Generates a Kubernetes manifest like:

apiVersion: v1
kind: ConfigMap
metadata:
  name: scripts
data:
  a: |
    errorRate: 0.0001
    name: a
    responseSize: 16KiB
    script:
    - sleep: 100ms
    type: http
  b: |
    name: b
    responseSize: 16KiB
    type: grpc
  c: |
    name: c
    responseSize: 16KiB
    script:
    - call:
        service: a
        size: 10KiB
    - call:
        service: b
        size: 1KiB
    type: http
  d: |
    name: d
    responseSize: 16KiB
    script:
    - - call:
          service: a
          size: 1KiB
      - call:
          service: c
          size: 1KiB
    - sleep: 10ms
    - call:
        service: b
        size: 1KiB
    type: http
---
apiVersion: v1
kind: Service
metadata:
  name: a
---
apiVersion: apps/v1
kind: Deployment
metadata:
  name: a
spec:
  template:
    spec:
      containers:
      - name: performance-test
        image: istio.gcr.io/performance-test
---
apiVersion: v1
kind: Service
metadata:
  name: b
---
apiVersion: apps/v1
kind: Deployment
metadata:
  name: b
spec:
  template:
    spec:
      containers:
      - name: performance-test
        image: istio.gcr.io/performance-test
---
apiVersion: v1
kind: Service
metadata:
  name: c
---
apiVersion: apps/v1
kind: Deployment
metadata:
  name: c
spec:
  template:
    spec:
      containers:
      - name: performance-test
        image: istio.gcr.io/performance-test
---
apiVersion: v1
kind: Service
metadata:
  name: d
---
apiVersion: apps/v1
kind: Deployment
metadata:
  name: d
spec:
  template:
    spec:
      containers:
      - name: performance-test
        image: istio.gcr.io/performance-test
---

Test Runner

The test runner is a python script which automates the running of tests against service-graph.yaml on GKE. It expects a test config file, and sets up a GKE cluster with the specified resources to run configured tests against the requested topology, using each of the environments (Istio, Raw K8s, etc) listed in the test config.
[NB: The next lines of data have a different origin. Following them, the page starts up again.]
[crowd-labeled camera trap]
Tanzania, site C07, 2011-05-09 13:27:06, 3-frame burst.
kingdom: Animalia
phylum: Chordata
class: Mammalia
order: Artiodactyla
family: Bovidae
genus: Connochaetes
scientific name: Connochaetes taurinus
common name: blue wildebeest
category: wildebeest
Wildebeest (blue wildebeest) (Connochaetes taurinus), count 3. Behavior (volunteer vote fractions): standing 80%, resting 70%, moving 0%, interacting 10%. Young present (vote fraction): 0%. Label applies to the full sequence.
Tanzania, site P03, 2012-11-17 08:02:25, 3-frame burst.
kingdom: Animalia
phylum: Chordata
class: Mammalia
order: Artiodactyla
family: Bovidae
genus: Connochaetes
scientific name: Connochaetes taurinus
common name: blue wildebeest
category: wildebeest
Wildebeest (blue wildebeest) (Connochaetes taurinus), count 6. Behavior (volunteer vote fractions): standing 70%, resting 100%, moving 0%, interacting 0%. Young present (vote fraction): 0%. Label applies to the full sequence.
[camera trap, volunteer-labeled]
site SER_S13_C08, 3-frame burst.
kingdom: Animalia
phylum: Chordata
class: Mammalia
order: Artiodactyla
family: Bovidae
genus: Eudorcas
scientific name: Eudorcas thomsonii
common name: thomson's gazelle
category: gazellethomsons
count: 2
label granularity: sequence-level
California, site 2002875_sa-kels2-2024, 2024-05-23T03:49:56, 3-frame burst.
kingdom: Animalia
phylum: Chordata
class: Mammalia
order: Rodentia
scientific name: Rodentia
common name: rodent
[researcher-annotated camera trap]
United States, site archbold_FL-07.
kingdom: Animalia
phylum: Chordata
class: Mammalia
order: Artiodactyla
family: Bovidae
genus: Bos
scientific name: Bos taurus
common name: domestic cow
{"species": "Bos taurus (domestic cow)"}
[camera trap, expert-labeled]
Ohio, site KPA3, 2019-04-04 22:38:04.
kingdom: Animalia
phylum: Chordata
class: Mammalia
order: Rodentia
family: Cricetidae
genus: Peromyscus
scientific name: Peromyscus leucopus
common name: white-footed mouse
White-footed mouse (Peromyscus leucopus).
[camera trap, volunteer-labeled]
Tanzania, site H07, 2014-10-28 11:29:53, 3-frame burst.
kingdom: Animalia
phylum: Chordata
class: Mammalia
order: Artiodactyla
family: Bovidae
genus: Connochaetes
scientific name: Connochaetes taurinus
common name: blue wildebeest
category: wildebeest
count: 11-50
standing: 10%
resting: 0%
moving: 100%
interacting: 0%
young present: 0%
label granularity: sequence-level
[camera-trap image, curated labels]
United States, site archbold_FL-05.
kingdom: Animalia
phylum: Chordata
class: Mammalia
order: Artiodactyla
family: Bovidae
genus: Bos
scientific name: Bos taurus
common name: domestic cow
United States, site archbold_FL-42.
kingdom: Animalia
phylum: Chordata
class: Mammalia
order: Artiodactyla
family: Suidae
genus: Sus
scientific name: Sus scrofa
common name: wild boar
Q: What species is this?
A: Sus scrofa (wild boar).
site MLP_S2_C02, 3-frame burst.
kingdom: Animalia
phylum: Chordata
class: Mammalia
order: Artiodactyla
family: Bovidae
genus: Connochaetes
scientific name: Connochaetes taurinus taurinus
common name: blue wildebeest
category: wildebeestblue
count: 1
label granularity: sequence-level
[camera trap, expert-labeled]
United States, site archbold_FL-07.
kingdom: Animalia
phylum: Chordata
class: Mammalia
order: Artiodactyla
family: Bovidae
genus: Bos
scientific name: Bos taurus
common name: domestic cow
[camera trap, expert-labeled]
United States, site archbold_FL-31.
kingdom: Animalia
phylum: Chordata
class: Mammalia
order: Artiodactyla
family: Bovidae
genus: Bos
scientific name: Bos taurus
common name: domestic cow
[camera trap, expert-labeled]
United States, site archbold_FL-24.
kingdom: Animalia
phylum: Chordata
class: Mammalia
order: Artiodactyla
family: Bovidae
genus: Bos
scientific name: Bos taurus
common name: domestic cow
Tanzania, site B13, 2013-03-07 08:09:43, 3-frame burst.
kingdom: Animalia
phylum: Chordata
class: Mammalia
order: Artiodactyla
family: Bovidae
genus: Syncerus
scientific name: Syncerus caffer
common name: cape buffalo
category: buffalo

See example-config.toml for more details. The Test Runner is at an alpha level of readiness, and may require updating based on your environment.

Getting Started

To run automatic tests in "run_tests.py" and from "runner/", there are dependencies that must be installed.

  1. Clone istio/tools
  2. From the repository root, run dep ensure
  3. Install python3
  4. Install pip3
  5. From "isotope/", run pip3 install -r runner/requirements.txt
  6. Install gcloud
  7. Install kubectl >= 1.9.7
  8. Install helm >= 2.8.2
  9. Create a PersistentDisk in GCP named "prometheus-pd" with 1000 GB (this matches "runner/resources/persistent-volume.yaml")
  10. Modify "example-config.toml" to match your desired test configuration
  11. From "isotope/", run ./run_tests.py example-config.toml

Prometheus Metrics

The system deploys a Prometheus instance to collect and label metrics throughout the tests. The current implementation connects it to a Persistent Volume to write to a Persistent Disk. This ensures the data is not lost when the Prometheus instance is deleted.

However, so long as you adhere to calling the "/metrics" HTTP endpoints, metrics could be collected by other means.